(SOURCE EXTRACT begins)
Thursday, September 22, 2005

Age: Is it really just a number?

My birthday is coming up soon -- the 23rd for curious readers -- and I keep thinking of the scene from "When Harry Met Sally" in which Sally cries about turning 40. Harry asks when and she replies, "In six years, but I'm still going to be 40." My 40th is not yet here, but I keep thinking about the number. Forty is not that far off and it sounds so grown up. But I don't feel grown up. And if I believe the masses, I look much younger than my age. So if I don't feel or look grown up, and if 40 is the new 30, why am I worrying about aging? The issue permeates every aspect of my day:
  • While brushing my teeth in the morning, I study the wrinkles over the bridge of my nose. They are only visible when I squint, but the lines are deep. I look at the grooves around my mouth and I wonder how long they've been there. I question the elasticity of my skin. I'm even more obsessed since a dear friend, who has a flawless complexion, told me about a recent encounter in which someone told her she looks older than her oldest sister.

  • I've always admired my mother's silver hair (I've only seen her with naturally dark hair in old photos), but I'm freaking out about the ones on my own head. I'm thrilled they are silver and not a dull gray, and I don't want to dye them because I don't think I could keep up with the maintenance. Yet, they are everywhere now and they won't behave, so I curse them. A cool streak might be okay, but my hairs stick out at all angles and drive me nuts.
(SOURCE EXTRACT ends)
(SUPPLIED ENTRIES begins)
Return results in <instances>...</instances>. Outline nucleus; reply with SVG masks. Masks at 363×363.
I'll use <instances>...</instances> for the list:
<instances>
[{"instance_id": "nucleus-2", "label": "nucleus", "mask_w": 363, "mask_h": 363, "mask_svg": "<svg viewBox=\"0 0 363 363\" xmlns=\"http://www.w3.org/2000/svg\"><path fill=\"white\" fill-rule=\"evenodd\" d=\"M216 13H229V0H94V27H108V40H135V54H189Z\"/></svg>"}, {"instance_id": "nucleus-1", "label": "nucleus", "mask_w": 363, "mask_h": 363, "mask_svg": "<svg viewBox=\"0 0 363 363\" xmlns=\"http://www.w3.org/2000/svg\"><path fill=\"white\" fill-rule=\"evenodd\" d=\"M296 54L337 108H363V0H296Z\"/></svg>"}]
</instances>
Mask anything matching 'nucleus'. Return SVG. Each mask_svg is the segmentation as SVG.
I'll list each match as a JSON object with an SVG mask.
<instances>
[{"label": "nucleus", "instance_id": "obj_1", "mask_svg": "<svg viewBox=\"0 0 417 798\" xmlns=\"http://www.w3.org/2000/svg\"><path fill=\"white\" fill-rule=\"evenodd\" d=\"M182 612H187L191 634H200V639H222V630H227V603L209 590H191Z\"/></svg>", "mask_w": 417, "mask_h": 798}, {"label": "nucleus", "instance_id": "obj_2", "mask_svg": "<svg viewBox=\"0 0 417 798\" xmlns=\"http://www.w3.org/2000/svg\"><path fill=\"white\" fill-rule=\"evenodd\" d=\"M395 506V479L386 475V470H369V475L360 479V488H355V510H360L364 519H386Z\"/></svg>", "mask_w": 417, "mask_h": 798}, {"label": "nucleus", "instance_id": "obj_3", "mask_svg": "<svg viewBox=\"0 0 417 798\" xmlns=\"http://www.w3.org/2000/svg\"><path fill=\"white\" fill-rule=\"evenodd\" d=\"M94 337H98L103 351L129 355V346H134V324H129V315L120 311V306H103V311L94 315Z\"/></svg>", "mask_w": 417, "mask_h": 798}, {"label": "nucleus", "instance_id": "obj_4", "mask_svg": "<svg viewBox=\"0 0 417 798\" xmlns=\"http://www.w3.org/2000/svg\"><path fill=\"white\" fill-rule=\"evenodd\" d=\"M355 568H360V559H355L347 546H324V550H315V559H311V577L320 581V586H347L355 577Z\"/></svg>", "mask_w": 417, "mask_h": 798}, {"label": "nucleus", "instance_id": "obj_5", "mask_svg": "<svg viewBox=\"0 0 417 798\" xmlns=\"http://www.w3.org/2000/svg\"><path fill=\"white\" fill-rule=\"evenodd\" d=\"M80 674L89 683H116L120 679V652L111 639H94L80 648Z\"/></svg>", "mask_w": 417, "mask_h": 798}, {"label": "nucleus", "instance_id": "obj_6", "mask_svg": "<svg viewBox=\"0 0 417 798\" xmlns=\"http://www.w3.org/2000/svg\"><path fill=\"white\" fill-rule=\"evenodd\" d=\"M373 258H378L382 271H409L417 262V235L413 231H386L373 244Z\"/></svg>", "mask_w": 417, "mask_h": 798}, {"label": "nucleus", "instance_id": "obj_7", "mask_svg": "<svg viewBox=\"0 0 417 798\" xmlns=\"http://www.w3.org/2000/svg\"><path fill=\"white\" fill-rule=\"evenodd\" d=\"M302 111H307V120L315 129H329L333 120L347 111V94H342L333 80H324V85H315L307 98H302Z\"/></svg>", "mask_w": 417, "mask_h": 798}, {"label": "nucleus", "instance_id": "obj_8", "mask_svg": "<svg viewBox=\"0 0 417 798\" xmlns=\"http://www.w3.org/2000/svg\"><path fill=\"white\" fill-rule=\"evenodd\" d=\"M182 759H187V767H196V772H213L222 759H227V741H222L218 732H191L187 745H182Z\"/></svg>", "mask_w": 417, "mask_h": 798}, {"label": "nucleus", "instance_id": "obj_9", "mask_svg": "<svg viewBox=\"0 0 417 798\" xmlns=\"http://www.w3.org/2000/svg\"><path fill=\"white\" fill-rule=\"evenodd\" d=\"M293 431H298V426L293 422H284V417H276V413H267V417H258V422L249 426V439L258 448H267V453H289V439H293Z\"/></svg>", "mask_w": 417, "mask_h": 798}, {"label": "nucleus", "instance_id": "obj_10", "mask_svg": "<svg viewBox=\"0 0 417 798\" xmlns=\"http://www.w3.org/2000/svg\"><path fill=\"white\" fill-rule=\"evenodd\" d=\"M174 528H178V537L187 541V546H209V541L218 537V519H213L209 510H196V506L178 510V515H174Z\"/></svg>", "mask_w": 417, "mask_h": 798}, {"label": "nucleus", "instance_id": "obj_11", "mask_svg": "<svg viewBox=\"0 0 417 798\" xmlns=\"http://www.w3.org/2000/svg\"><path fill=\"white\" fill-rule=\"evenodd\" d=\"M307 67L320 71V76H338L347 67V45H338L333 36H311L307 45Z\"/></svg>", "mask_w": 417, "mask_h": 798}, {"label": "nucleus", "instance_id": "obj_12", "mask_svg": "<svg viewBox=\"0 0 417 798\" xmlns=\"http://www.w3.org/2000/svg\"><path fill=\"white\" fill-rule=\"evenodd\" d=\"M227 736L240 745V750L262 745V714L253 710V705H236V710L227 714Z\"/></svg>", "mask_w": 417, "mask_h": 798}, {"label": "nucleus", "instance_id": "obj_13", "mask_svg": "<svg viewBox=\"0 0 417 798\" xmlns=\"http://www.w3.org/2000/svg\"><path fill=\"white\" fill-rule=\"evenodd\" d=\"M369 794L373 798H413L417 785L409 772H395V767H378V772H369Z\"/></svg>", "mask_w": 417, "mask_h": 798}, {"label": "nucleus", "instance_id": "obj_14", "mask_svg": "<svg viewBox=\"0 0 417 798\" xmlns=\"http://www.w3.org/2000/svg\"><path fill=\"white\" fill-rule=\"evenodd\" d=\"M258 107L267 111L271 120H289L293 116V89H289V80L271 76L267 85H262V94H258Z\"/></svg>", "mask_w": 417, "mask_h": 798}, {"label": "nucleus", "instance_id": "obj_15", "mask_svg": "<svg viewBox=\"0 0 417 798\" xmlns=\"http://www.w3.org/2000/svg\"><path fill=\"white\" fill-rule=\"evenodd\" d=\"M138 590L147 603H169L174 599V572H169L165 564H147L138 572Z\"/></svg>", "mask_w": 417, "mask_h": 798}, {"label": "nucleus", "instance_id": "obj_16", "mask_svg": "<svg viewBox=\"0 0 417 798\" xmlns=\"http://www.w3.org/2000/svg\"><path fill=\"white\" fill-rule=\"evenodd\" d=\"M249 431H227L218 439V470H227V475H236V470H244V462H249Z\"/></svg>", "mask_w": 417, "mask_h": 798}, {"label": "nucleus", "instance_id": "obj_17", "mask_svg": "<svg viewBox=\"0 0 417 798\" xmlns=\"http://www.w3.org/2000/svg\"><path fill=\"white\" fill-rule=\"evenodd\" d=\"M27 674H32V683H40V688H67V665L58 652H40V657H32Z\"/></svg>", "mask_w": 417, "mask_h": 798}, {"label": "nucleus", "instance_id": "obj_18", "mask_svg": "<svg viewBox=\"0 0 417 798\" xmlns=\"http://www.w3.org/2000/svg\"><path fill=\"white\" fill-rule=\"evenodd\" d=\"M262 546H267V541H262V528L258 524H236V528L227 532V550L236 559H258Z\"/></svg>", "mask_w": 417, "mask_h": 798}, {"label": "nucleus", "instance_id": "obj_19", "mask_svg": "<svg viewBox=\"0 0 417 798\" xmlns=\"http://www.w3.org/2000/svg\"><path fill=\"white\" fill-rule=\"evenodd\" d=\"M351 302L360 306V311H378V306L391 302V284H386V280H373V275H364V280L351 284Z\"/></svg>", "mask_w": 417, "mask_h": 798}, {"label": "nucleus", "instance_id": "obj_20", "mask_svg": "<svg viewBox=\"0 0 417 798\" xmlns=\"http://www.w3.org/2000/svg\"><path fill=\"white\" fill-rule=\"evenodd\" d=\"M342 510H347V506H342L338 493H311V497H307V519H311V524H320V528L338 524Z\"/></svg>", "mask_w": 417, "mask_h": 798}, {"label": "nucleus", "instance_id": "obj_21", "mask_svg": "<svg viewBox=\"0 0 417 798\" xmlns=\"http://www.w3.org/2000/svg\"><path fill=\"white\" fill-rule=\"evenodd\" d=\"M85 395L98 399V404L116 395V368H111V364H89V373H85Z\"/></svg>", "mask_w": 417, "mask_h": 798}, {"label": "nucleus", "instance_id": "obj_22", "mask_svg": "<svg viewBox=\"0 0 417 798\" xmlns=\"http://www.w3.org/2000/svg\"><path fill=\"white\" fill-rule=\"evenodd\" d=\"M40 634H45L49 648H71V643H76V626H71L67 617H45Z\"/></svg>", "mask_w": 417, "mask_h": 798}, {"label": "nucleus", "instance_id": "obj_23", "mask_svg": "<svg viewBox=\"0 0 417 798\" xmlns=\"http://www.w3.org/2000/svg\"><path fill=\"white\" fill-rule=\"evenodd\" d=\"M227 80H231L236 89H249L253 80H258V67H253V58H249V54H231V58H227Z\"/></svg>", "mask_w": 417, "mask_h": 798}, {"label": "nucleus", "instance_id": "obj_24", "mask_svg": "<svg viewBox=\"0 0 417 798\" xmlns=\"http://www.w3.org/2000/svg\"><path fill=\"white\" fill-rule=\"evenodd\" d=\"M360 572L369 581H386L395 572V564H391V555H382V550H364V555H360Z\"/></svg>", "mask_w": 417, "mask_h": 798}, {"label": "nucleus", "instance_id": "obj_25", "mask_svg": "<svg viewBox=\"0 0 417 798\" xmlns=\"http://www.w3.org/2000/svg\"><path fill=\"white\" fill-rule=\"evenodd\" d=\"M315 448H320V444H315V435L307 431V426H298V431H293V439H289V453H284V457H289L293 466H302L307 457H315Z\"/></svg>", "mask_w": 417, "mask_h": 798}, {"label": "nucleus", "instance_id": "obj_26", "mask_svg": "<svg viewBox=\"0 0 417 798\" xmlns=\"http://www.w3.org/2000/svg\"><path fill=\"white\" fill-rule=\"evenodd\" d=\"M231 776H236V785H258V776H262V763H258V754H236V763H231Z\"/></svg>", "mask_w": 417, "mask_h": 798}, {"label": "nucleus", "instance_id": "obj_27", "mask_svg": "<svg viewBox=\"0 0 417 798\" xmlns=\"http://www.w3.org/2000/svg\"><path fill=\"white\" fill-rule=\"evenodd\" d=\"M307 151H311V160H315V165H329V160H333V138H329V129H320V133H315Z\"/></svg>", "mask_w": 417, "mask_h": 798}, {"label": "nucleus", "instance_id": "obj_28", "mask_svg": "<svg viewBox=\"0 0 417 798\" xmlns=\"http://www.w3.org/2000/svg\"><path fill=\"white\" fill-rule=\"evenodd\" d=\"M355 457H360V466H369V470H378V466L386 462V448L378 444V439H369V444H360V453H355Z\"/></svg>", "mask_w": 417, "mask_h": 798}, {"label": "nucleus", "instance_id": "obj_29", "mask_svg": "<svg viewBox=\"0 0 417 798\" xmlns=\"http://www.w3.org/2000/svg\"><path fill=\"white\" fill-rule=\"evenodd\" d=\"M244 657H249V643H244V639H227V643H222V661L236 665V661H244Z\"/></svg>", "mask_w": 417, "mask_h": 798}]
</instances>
(SUPPLIED ENTRIES ends)
• _TASK REQUIREMENTS_:
a) In the post on aging, list each thing the writer looks at or wonders about while brushing teeth in the morning.
b) Which movie does the writer of the post on aging keep thinking of?
c) Write the next part of the post on aging, starting after its last sentence.
This data has nothing to do with the post on aging.

• _OUTPUTS IN ORDER_:
a)
- The wrinkles over the bridge of the nose
- The grooves around the mouth
- The elasticity of the skin

b) "When Harry Met Sally"

c)
  • Every morning I also see on the scale the pounds I've gained since arriving in Kuwait. I've modified my diet -- all except for giving up chocolate -- yet they stay. I know more exercise would help, but ... And I wonder if it's all futile as I hear my sister's words echoing in my head that I'm old and the weight gain is unavoidable.

And while I try to come to terms with aging -- I'm cool with the concept, but the reality is a bitch -- I have to ponder the effects of age on my relationship that is or isn't. I've come to terms with the fact that my friend, although grayer, is younger (it's only 1 year and 11 months, but I'm used to dating men 20 years my senior). Yet I can't help but think that at my age, every day, month, and year is magnified and matters. I still haven't decided whether I want children at all, let alone naturally, but at my steadily advancing age, the decision may no longer be mine. If he follows the example set by movie and music stars, he's got at least 40 more years to decide if parenthood is for him. I don't have that luxury. I'm beginning to think it's now or never as I was rudely reminded this week in an editorial by English doctors that women can't have it all. You can't beat biology. Still, I don't want to do something stupid because 20 years from now I might have regrets.

So am I simply obsessing about another thing I can't control or are my concerns valid?

1 comment:

MissCosmoKuwait said...

HAPPY BIRTHDAY MISS RANT AND RAVE!!

First, I'd like to meet your friend with the flawless complexion...does that even exist these days!!!...:)

I completely hear you with all your comments...it's very valid...worse part is as women get older they get the wrinkles, grey hair and put on the pounds...while somehow...when men get older..they start looking even more distinguished!..I tell ya'...where is the fairness in that??!....For now, all I can say is pick up the one thing that has proven over and over and over again that it actually works...whether we feel up to it or not...and trust me on this...it really does work and that is YOGA!...something to do with reversing gravity or whatever...and ever considered henna for the grey hairs...it's only a once month thing...and might be worth a try...other than that...you are not alone my dear...but with Sandra Bulluck and I don't know who else getting married at 40 and having twins (Julia Roberts)...I'd say we still have time and above all...HOPE!!